[Source extract]:
▼
BoA is a very different book to AoA – it’s grimmer and darker (but I’d argue not grimdark, as it’s something more than that), it’s mature, worldly, brooding and raw; all of which reflects the outlook of main character Girton Clubfoot, who is older, but not necessarily wiser than his younger self.
With this in mind, did you approach writing Blood of Assassins differently to Age of Assassins?
I did less planning! That sounds terrible doesn’t it? I don’t do a huge amount of planning when I write but I had a rough idea for Age of Assassins and far less of one for Blood of Assassins and barely any for King of Assassins. I had an overarching idea for BoA which I followed through on, even though it made me quite nervous prior to release cos I was aware one of the things people liked about the first book was that Girton was really quite likeable, and I knew I was going to spend a lot of that goodwill in BoA. But part of the theme in the books is that Girton is growing up and we all go through that stage where we think we know best and we have to find out that, maybe, that’s not the case. I also liked the idea that for -reasons- everyone Girton knows has grown and changed in the five years he’s been away but he hasn’t really been able to. So he’s found neither the world nor the people he’s imagined and he’s very much feeling like an outsider again.
▲
[Task]:
From the interview about Blood of Assassins, copy word for word the part that begins with the words containing "BoA is a very" and ends with "his younger self.".

[Supplied data]:
▼
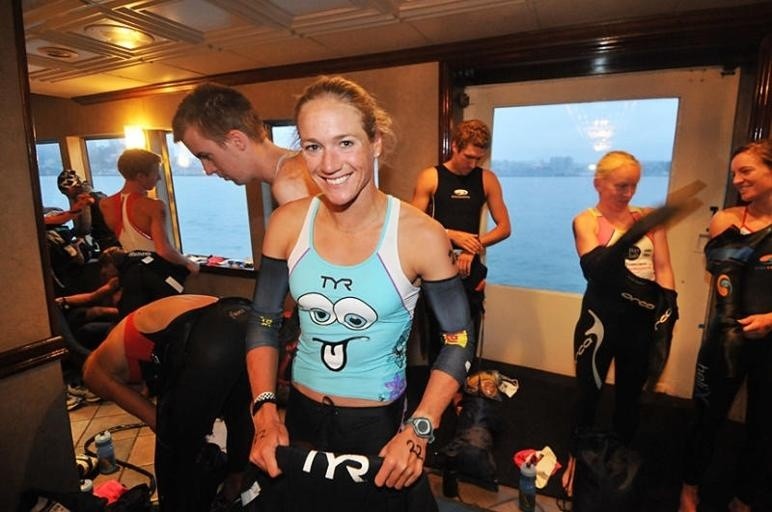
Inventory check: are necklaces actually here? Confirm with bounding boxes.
[275,148,290,178]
▲
[Written response]:
BoA is a very different book to AoA – it’s grimmer and darker (but I’d argue not grimdark, as it’s something more than that), it’s mature, worldly, brooding and raw; all of which reflects the outlook of main character Girton Clubfoot, who is older, but not necessarily wiser than his younger self.